Along the line, you can choose to pick up some tempura yourself. There was a ton to choose from and there was a lot of variety. These looked very tempting and we were wondering why no one else was picking up any. We sat down with our food a few minutes later and we eagerly started on the tempura only to find that it was cold. No wonder no one else took any of it! We wouldn’t recommend getting any tempura unless you know they just brought it out from the fryer.
I ordered the beef sukiyaki kamatama udon and added an ebi tempura. This took a few minutes more to make since they cooked the beef separately. I maybe waited two minutes after paying but it’s still fairly fast.
Note that you don’t get soup with this bowl of udon. Rather it’s the sweet/savory sauce from the beef that drips down to the noodles creating a bit of liquid at the bottom. I found there to be enough sauce for me but major soup lovers might want to skip this bowl.

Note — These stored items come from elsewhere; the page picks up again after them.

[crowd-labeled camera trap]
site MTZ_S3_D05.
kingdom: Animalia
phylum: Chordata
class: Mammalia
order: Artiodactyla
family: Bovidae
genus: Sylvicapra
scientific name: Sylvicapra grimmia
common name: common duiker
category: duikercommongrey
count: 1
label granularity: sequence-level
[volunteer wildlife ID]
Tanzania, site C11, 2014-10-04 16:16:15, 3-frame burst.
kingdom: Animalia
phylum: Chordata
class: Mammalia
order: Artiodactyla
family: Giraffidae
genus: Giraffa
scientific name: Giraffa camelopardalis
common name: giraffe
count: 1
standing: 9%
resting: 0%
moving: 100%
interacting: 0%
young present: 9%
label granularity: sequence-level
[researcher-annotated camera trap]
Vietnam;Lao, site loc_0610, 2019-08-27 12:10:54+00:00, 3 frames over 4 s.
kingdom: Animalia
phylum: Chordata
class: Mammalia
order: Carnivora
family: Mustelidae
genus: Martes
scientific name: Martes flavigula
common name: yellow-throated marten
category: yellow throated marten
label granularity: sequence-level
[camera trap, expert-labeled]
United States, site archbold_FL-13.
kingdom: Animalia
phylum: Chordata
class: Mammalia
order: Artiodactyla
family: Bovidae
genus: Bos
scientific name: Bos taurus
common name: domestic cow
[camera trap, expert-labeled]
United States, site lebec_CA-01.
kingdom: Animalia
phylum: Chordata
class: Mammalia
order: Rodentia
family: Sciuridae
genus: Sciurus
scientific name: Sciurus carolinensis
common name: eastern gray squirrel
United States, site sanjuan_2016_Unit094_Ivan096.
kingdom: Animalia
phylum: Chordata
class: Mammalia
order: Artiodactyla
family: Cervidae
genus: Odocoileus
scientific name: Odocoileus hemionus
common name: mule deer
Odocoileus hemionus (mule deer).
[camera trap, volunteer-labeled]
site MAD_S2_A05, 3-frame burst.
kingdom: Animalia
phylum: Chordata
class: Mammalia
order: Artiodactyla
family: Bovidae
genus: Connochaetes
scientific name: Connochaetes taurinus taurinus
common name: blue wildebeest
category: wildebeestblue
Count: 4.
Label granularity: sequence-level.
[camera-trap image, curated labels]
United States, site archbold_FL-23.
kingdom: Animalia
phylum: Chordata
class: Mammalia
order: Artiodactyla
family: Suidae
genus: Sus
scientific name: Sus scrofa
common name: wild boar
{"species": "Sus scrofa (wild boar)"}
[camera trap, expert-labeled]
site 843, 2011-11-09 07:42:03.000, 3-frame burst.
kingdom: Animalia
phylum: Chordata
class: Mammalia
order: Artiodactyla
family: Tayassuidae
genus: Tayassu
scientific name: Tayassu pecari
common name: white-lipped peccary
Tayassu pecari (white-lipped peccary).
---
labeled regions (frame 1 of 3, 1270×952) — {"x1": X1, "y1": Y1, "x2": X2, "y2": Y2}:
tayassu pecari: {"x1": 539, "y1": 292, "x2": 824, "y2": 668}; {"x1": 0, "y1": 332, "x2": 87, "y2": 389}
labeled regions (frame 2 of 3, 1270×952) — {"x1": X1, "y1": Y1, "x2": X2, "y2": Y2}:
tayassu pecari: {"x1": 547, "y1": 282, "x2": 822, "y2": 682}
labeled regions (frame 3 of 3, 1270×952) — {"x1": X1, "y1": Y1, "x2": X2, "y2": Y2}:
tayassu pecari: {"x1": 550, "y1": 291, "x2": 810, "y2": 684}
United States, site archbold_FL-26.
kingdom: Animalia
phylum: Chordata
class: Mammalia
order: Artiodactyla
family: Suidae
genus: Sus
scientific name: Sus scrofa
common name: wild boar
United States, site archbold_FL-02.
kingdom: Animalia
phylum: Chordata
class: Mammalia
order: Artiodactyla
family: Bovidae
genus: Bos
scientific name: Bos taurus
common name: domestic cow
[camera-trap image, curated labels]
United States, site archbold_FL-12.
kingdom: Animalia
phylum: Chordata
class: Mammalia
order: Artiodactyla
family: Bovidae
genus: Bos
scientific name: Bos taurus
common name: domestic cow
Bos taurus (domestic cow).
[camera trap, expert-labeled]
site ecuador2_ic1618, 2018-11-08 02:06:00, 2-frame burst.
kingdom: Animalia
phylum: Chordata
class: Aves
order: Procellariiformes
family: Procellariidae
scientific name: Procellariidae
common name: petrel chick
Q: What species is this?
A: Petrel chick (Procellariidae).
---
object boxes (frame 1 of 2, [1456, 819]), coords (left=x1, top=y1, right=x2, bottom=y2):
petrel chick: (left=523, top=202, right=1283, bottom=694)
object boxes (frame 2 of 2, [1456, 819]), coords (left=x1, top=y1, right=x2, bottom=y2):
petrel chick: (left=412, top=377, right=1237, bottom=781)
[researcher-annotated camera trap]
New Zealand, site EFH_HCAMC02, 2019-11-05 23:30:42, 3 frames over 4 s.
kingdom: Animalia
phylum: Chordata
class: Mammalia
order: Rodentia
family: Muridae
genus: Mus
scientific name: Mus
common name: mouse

The beef itself was very tender and it was very flavorful. I loved how the sauce was savory with a hint of sweetness. The egg color was beautiful and I enjoyed mixing it with my noodles to add an extra creamy texture. I got the M size (it’s the smallest they have to offer) and I was very happy.
Howie ordered the Kitsune udon and opted to add green onions and crunchy tempura bits on top. You do this yourself at the end and you can add as much or as little as you’d like. He ordered the next size up (L) and felt this was the right amount for him to feel full but not absolutely stuffed.
He felt that this bowl was a bit salty for his liking. Despite this, he said the noodles had a very nice texture and the broth was good. At 520 yen for his bowl of noodles, this was a fair price for the meal. It wasn’t Michelin star udon but did the job in warming us up and filling our bellies. Judging from the amount of locals that were in the restaurant, we think this must be a popular dining destination for people looking for a fast, cheap lunch.
The staff here know minimal English but it’s enough to order and pay. You might have to wait a minute or two before finding a seat during peak hours but patrons here dine quick and there’s always someone getting up to leave every few minutes.